A group from Imperial College London has developed an approach that combines artificial intelligence (AI) with more traditional mechanistic models, to predict the yields and critical quality attributes of antibody products.
“These sorts of tools might help [drug developers] develop processes faster and explore different process conditions without exhaustive experiments,” explains Cleo Kontoravdi, PhD, an associate professor in biosystems engineering at Imperial College. “And, for manufacturers, our work can help them with regulatory approval where they need to show they have a good handle on [product] quality and reproducibility.”
Traditionally, some companies use mechanistic models to predict glycosylation and other critical quality parameters, Kontoravdi points out. However, these models are time-consuming to develop and require good knowledge of processes taking part in cells.
In contrast, other companies have a highly-AI-driven approach, but they still often rely on cumbersome experimental measurements, she says.
Tapping into a neural network
Kontoravdi and her team developed a mechanistic model using in-house and published data, and then fed the results into a neural network—a type of AI—which modeled how cells use components of culture media to produce and decorate antibodies with sugars. The team discovered that it reduced errors by 30% compared to a solely mechanistic model.
Unlike a mechanistic model, the neural network can also deal with more complex products, such as fusion proteins that have sugars attached to more than one site, because changes in sugars at any one site affect the 3D structure of the protein. “Sugars are linked to protein folding, so—if you change the 3D structure of a protein—all the model parameters go out of the window,” according to Kontoravdi.

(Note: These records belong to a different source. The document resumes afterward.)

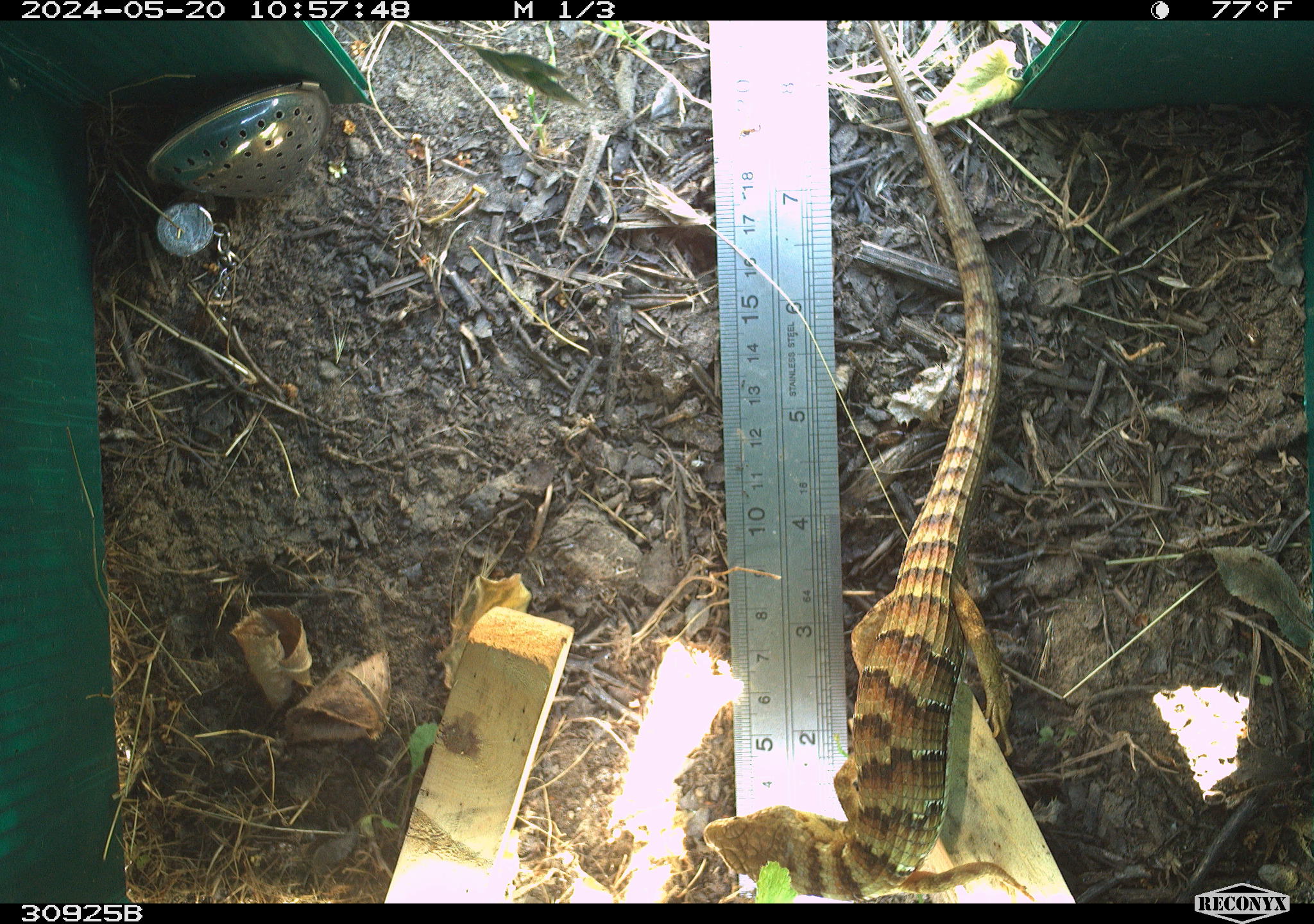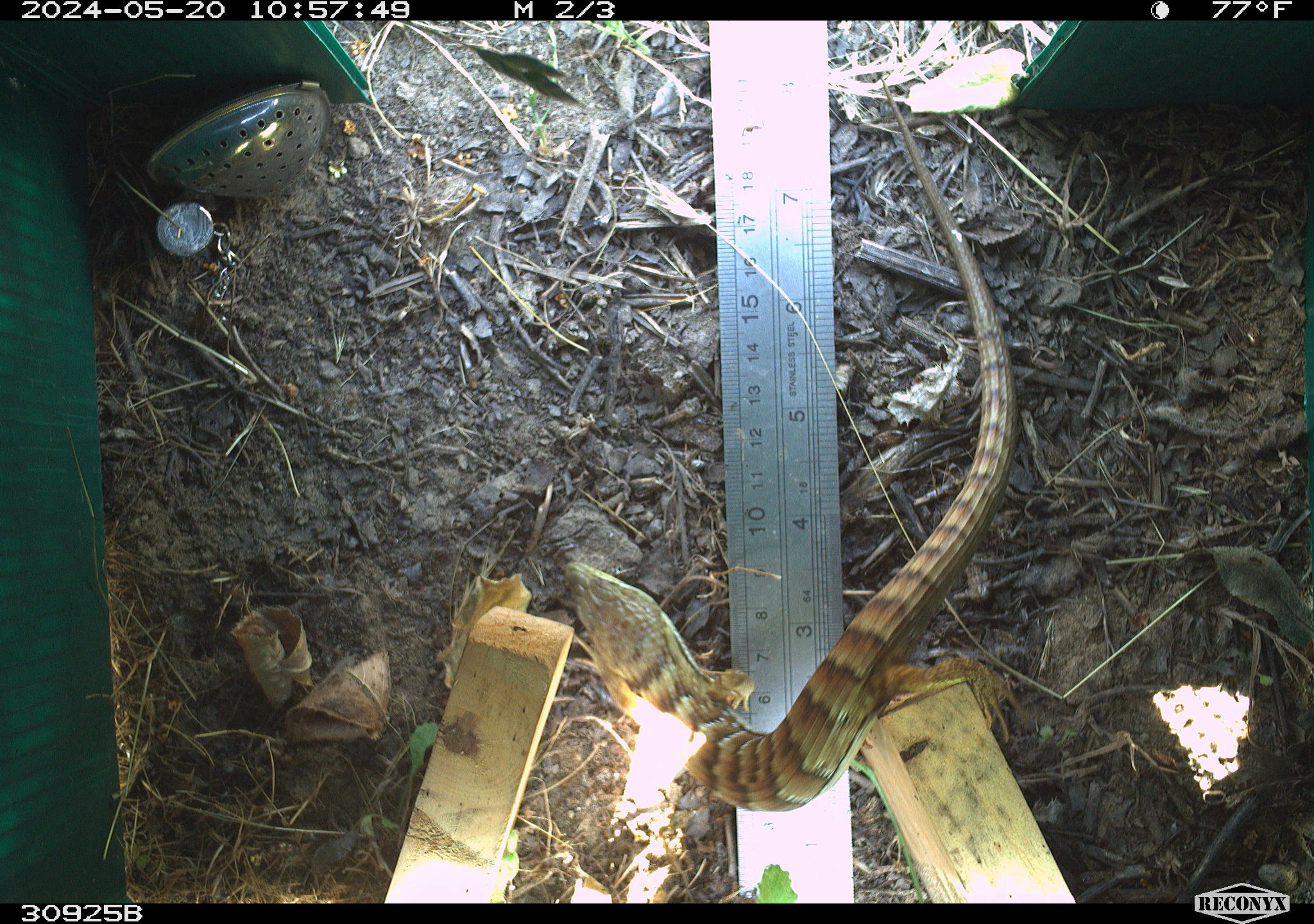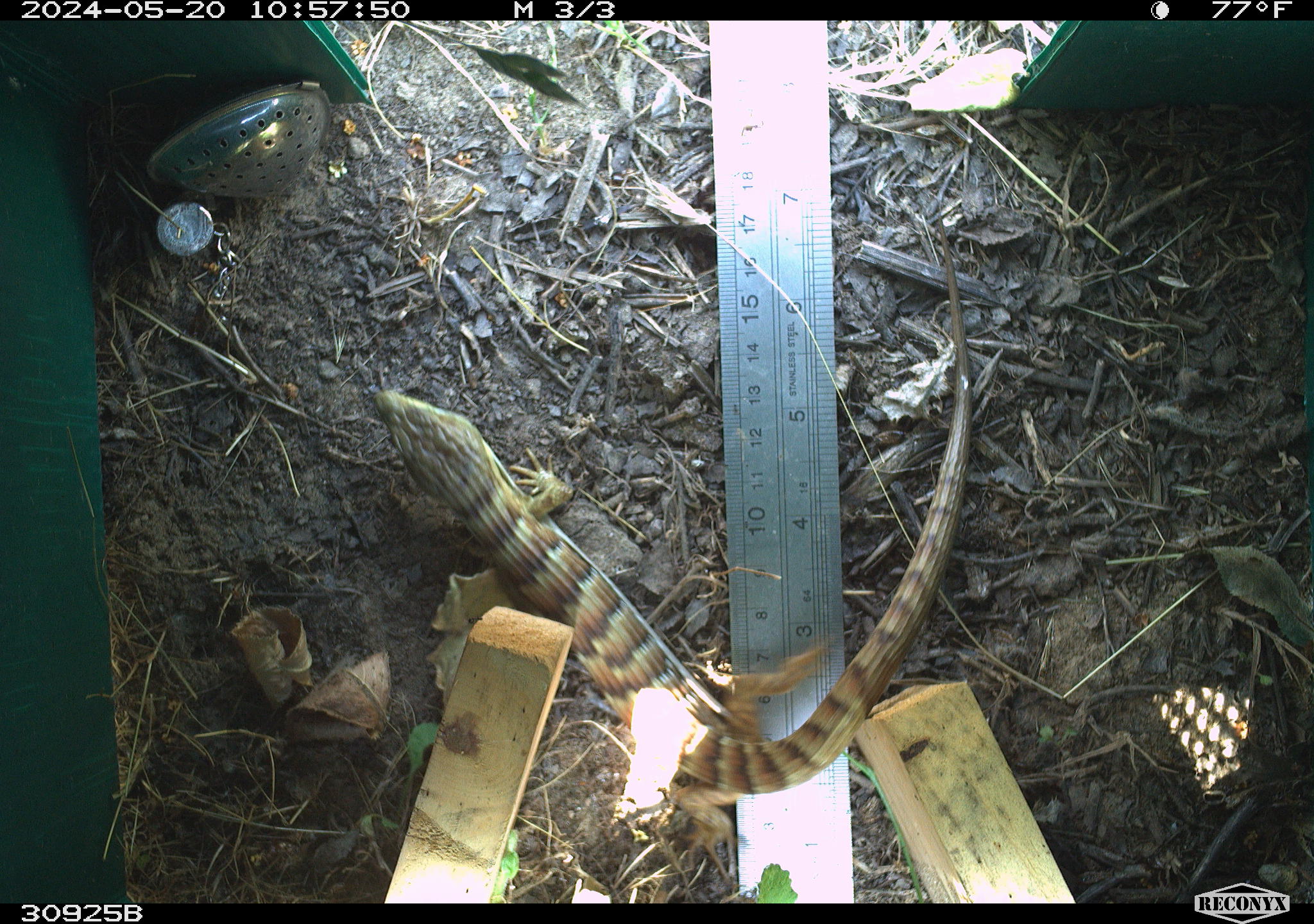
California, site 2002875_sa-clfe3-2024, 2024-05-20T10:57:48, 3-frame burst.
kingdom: Animalia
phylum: Chordata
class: Reptilia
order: Squamata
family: Anguidae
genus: Elgaria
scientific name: Elgaria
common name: alligator lizards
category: elgaria species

The neural network could reliably predict the effect of up to four specific enzymes being knocked out in the cells, she continues: “It has very good predictability if you start modeling what happens when you modify cells in a site-specific way with CRISPR, which you’re not able to do with a mechanistic approach.”
The team is collaborating with several companies that have taken their approach in-house and applied it to their own data. Kontoravdi also predicts that such modeling will become more common in the future due to regulators in the U.S. and Europe wanting analytical data.